Si l'homme ne peut plus être porteur d'espérances, si le monde peut être détruit, l'espoir d'un salut ne se trouve-t-il pas dans la poursuite d'un but consistant en la recherche d'un ailleurs ?
C'est dans ce contexte qu'il va poursuivre ce but : il se lance dans l'odyssée de l'aventure lunaire, qui donnera Objectif Lune et On a marché sur la Lune (Casterman, 1954), bien avant que, le 21 juillet 1969, la mission Apollo 11 ne conduise Neil Armstrong et Buzz Aldrin à marcher sur la Lune. La naïveté légendaire du reporter a cédé le pas à une vision désenchantée des hommes, pris dans la démesure de la technique, et le jeu des rapports de force politiques de la Guerre froide.
La vérité de la science-fiction - Extrait :
Quinze ans avant le premier pas d'Armstrong sur la Lune, Hergé y a envoyé ses héros. Il les entraîne dans l'exploration de notre satellite et dans des observations astronomiques. Au passage, il décrit le paysage lunaire et ses caractéristiques. Avec prémonition pour certaines, des erreurs dans d'autres. Mais toujours en raisonnant scientifiquement.
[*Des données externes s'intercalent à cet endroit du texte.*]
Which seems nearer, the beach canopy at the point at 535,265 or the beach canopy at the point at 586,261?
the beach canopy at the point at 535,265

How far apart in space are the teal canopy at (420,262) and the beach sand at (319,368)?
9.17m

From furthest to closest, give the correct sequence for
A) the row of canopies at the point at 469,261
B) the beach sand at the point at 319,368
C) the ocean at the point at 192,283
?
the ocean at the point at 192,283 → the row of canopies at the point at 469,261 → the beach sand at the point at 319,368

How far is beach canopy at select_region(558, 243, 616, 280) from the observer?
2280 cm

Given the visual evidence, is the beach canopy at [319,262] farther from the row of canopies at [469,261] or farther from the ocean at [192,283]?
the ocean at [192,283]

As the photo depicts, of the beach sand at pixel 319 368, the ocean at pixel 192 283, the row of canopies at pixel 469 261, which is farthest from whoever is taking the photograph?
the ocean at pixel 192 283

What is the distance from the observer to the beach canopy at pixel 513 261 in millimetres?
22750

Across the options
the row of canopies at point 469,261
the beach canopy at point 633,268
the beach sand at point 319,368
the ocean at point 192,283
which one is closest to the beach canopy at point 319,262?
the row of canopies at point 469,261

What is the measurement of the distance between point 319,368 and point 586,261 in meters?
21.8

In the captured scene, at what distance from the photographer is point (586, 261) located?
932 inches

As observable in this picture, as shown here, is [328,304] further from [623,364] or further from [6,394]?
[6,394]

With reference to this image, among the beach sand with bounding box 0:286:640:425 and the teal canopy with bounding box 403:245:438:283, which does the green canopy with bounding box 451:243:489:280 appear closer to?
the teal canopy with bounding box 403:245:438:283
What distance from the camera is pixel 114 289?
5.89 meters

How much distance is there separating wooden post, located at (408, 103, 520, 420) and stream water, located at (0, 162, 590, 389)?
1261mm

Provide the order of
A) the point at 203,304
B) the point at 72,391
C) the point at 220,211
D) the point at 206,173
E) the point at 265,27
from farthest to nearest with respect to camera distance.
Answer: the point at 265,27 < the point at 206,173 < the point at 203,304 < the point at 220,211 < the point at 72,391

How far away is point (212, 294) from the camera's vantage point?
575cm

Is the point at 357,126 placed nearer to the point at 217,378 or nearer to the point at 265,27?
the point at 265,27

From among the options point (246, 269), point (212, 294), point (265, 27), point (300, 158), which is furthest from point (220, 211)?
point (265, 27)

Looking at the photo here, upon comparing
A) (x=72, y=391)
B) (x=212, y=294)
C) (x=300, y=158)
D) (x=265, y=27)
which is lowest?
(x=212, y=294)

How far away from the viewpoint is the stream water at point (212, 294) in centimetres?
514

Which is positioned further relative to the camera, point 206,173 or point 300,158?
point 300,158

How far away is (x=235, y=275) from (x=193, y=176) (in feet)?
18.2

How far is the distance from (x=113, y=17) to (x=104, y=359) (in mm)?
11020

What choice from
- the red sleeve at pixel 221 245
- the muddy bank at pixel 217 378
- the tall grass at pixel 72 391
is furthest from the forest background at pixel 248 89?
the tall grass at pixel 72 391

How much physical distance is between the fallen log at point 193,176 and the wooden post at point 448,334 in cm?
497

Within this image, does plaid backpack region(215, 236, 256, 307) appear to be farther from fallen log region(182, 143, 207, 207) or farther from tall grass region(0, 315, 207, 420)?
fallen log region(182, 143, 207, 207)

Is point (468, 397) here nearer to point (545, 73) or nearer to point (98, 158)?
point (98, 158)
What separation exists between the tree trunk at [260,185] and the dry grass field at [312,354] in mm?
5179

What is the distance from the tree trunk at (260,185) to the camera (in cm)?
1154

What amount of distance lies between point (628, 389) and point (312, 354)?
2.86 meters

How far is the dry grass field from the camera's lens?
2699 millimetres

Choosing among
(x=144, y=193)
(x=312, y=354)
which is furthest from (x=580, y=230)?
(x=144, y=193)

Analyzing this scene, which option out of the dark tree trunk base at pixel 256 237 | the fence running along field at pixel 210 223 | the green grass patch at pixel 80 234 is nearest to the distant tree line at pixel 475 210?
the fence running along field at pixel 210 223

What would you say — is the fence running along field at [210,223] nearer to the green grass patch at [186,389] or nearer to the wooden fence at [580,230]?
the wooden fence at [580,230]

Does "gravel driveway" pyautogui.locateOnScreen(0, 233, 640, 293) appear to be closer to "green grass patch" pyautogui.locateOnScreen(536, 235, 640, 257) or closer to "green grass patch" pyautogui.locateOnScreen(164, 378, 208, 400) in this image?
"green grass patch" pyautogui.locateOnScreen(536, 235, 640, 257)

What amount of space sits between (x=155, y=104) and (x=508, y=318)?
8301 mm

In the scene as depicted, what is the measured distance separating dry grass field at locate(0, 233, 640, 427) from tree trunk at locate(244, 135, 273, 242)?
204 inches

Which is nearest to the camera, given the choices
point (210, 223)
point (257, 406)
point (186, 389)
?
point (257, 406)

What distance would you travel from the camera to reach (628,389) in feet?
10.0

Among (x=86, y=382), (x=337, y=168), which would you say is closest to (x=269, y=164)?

Célèbre, la fusée rouge et blanche d'Hergé a aluni au milieu du cirque Hipparque, un des plus grands cratères lunaires. Le paysage est désertique, le ciel noir est rempli d'étoiles et la Terre brille au-dessus de l'horizon. La chaîne de montagnes visible au loin est sans doute la muraille du cirque, qui s'élève à près de 1 200 mètres au-dessus du fond. La fusée s'est posée entre deux petits cratères, au voisinage d'un escarpement rocheux qu'on aperçoit au premier plan. Le moins qu'on puisse dire, c'est que le lieu choisi pour l'alunissage n'était pas particulièrement facile. Pour la mission Apollo 11, la NASA avait recherché un terrain aussi peu accidenté que possible, cartographié en détail par les sondes Lunar Orbiter lancées entre 1966 et 1967.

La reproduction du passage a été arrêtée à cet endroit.